The Informix TimeSeries technologies create a single database object for each data-source, and then simply update it with the latest readings whenever a new ‘pulse’ of data arrives. This provides a more manageable data structure, which makes it easier to store, extract and analyse data.
“With help from the IBM Hursley team, we quickly found that Informix TimeSeries could deliver spectacular results,” explains Eisen. “In the first proof-of-concept we simulated three million homes sending readings once a minute, and we were able to capture nearly 40,000 readings per second using only a quad-core, dual-processor Intel server. In the second, we moved to a slightly larger server and found we could deliver analytics response times of between one and three seconds for a load of 50,000 readings per second. You don’t need to understand the technical details – the point is that suddenly, energy monitoring for three million homes or more became a practical proposition.”
The possibilities for a truly scalable energy monitoring solution are vast.
“We’re currently working with a Dutch company, Plugwise, to introduce monitoring of individual appliances,” says Eisen. “This could, for example, help you work out exactly how much your fridge, washing machine and dishwasher cost to run. We tested a seven-year-old fridge and discovered it was costing £250 a year, while a comparable modern A-rated fridge would only cost £50 a year. So if you invest £200 in purchasing a new fridge, you could make the money back in a year, and the next few years could be pure profit.

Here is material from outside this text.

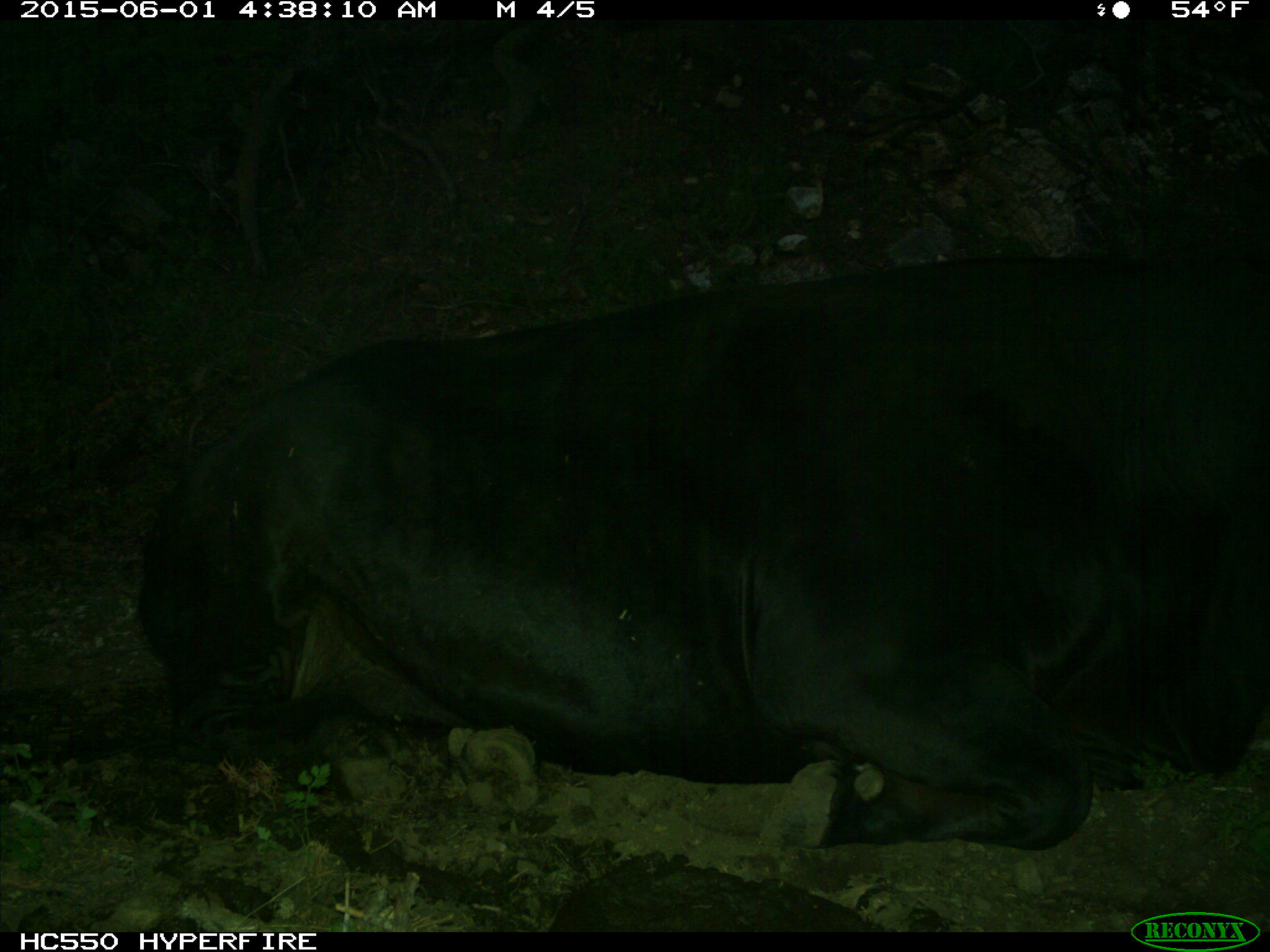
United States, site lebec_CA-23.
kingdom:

“Consumers are going to want to know this kind of thing, and it’s a huge opportunity for electricity companies to offer a value-added service. At the same time, both central and local government will be keen to support an initiative that can monitor home electricity usage accurately, and potentially lead to behaviour changes that considerably reduce CO2 output.”
Building a smarter planet
As a more general point, the ability to handle large quantities of time-series data from many sources could have many other applications besides energy monitoring.
“The world is increasingly moving towards managing complex systems through instrumentation – whether it’s home energy monitoring, or tracking logistics with RFID tags, or any other similar application,” concludes Eisen. “We’re showing that collecting and analysing all the data needn’t necessarily be an impossible or impractical problem: with the right technology underneath, it’s possible to get great results without a huge investment in hardware.”